Residential marketplace in Delhi NCR gained additional momentum in Q1 2021 (Jan-March, 2021) with an raise in new launches as effectively as sales. New launches in Q1 2021 more than doubled on a sequential basis. Majority (55%) of the launches have been witnessed in Noida with launches by reputed developers. Gurugram contributed 25% of the new launches. These have been primarily concentrated in Golf Course Extension Road and Dwarka Expressway.
In this quarter, most of the new launches have been in the upper mid (Rs 10-15 million) and higher-finish (> Rs 15 million) cost segments with projects in premium places gaining traction.
In terms of demand, sales registered an uptick by 23% as compared to the last quarter. New project launches for the duration of the quarter garnered very good demand traction as purchasers preferred projects by established developers with verified execution capabilities. Noida accounted for almost half (49%) of the units sold followed by Ghaziabad which contributed 27% of the all round sales in Delhi NCR.
“With improved infrastructure and quality projects at attractive prices, the submarket has emerged as a lucrative option for mid-segment homebuyers. Prices remained range bound across all the submarkets as developers focus on offloading the unsold inventory and drawing buyers with attractive payment terms,” stated Manish Aggarwal, Managing Director, North & East India, JLL India.
Residential sales revive across India
Residential sales in Q1 (Jan-March) 2021 recovered to more than 90% of the volumes witnessed in Q1 2020 (pre-Covid) across the prime seven cities. The cities which includes Chennai, Hyderabad, Kolkata, and Pune surpassed the sales volumes of Q1 2020. Overall sales enhanced by 17% on a sequential basis. Importantly, sales either enhanced or stayed at equivalent levels (in Q1 2021 when compared to Q4 2020) in majority of the residential markets beneath consideration. Mumbai has regularly been the biggest contributor to sales in the last 4 quarters. In Q1 2021, Mumbai accounted for 23% of the sales, followed by Delhi NCR with a share of 21%.
However, Kolkata saw the maximum raise in sales activity in Q1 2021 in comparison to the fourth quarter of 2020. In Kolkata, the offtake of residential units in Q1 2021 was driven by South Suburbs (Joka, Kasba, Behala, Jadavpur, Tollygunje) and East Suburbs (EM Bypass, Rajarhat, Topsia) with a combined contribution of more than 70%.
The sustained development in sales presents clear indicators of demand and purchaser self-confidence coming back to the marketplace. This has been on the back of historically low residence loan interest prices, stagnant residential costs, profitable payment plans and freebies from developers and government incentives such as the reduction of stamp duty in states like Maharashtra and Karnataka (for reasonably priced housing). The ease of lockdown restrictions and the commencement of the vaccination drive have additional aided in bringing purchasers back to the marketplace,” stated Dr. Samantak Das, Chief Economist and Head Research & REIS, JLL.
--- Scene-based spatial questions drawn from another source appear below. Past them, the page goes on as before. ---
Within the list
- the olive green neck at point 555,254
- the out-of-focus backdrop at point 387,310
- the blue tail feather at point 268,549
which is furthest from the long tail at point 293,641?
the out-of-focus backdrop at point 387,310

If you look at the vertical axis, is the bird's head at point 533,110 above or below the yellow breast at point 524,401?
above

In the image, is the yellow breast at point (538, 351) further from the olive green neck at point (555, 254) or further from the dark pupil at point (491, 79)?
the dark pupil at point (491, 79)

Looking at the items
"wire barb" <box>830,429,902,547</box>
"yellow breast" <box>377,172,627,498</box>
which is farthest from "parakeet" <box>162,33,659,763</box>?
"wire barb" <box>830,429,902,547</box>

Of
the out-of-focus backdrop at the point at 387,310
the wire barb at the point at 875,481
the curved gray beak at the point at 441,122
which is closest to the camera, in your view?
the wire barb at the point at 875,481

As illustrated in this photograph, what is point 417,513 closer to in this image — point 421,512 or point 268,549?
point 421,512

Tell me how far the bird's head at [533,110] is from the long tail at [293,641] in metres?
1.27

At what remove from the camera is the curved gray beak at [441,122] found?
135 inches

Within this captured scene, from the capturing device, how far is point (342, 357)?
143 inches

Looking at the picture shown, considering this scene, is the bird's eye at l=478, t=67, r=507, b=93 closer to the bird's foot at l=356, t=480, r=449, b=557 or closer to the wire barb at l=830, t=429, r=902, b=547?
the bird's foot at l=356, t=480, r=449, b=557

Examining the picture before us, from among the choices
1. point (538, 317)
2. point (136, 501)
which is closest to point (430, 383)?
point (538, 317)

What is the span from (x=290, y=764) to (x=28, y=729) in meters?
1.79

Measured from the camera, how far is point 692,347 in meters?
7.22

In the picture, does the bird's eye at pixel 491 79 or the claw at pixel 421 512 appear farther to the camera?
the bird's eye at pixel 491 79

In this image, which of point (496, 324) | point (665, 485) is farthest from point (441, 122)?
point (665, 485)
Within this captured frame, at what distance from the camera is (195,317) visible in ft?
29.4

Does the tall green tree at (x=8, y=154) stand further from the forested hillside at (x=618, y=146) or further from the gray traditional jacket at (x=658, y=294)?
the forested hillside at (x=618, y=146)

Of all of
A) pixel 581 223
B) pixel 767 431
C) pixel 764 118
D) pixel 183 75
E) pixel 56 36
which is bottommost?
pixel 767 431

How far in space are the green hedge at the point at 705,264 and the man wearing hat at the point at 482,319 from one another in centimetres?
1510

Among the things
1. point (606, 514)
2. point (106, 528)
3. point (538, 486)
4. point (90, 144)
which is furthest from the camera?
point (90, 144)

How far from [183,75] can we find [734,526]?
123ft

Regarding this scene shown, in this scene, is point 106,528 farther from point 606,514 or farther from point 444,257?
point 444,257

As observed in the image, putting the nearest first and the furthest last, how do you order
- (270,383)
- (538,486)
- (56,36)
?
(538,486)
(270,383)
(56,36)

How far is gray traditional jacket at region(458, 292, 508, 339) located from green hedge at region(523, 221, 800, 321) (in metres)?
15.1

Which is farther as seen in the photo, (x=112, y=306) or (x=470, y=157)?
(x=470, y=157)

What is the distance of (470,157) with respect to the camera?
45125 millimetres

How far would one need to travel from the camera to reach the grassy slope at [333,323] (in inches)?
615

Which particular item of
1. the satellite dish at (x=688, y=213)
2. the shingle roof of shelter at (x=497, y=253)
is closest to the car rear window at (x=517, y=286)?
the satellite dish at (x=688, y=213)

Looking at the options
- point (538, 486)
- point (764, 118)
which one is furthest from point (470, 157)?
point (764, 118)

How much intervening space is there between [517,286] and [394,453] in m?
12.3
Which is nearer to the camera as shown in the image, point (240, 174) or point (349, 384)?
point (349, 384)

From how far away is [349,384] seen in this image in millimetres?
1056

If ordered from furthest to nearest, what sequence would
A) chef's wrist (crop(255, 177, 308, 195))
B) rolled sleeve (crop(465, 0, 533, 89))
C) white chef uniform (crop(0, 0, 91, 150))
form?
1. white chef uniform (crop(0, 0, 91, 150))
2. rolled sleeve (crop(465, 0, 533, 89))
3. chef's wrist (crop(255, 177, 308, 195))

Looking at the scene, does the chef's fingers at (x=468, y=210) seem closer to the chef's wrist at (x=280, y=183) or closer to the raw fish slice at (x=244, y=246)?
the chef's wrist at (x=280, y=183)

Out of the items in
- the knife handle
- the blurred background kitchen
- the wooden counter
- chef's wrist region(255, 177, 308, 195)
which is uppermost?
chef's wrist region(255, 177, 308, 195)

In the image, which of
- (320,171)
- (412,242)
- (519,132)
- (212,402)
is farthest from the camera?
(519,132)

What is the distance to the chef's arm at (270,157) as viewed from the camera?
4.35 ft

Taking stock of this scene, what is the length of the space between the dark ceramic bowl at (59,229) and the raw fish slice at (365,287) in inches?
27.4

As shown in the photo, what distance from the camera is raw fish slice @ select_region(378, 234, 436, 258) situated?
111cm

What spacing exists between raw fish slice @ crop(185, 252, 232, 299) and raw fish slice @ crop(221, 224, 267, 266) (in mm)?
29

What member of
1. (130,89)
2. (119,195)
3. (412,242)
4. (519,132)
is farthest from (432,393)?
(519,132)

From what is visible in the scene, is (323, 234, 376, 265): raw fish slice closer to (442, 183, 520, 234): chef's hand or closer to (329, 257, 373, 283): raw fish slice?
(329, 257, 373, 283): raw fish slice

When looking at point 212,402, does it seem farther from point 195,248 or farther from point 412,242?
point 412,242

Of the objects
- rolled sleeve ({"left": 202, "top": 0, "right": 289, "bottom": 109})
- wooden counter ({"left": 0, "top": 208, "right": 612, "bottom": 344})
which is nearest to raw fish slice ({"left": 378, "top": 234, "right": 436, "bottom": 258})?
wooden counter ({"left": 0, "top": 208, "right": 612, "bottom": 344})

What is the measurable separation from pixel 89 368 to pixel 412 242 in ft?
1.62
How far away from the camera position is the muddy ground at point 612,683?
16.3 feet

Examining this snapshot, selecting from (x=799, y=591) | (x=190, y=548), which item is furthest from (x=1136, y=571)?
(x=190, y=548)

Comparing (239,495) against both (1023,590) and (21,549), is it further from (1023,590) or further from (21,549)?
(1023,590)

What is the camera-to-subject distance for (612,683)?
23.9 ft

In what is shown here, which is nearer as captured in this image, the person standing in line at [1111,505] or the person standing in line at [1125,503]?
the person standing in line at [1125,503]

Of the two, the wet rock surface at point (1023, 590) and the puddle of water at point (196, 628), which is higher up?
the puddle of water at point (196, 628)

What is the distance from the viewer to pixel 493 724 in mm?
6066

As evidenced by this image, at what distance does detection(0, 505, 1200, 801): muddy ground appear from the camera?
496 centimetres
“However, the rising concerns of the rapid spread of the pandemic has compelled several state government to lay and enforce stringent lockdown like restrictions. While this is essential to break the chain, it is likely to impact real estate business in the next few months. At the same time, the rapid progress in the rollout of vaccines paired with the ongoing restrictions provides us elbowroom to believe that this is a short-term blip and the market will be back on track sooner than later,” he added.
Buyer’s’ marketplace with cost continuing a downward trend
Residential costs in the majority of India’s residential markets have remained stagnant in the previous handful of years. In Q1 2021, costs remained largely stagnant when compared to the preceding quarter, across all the seven markets beneath critique. This getting stated, it is essential to point out that handful of developers in specific markets are giving moderate cost discounts to enhance sales.
Moreover, developers are providing appealing freebies which includes payment schemes such as no EMIs for a year, no stamp duty and so on to attract homebuyers who pressed ‘pause’ in the last handful of months. This has led to a reduction in ‘effective costs. This rationalisation combined with decreased residence loan prices has additional enhanced affordability in the residential marketplace.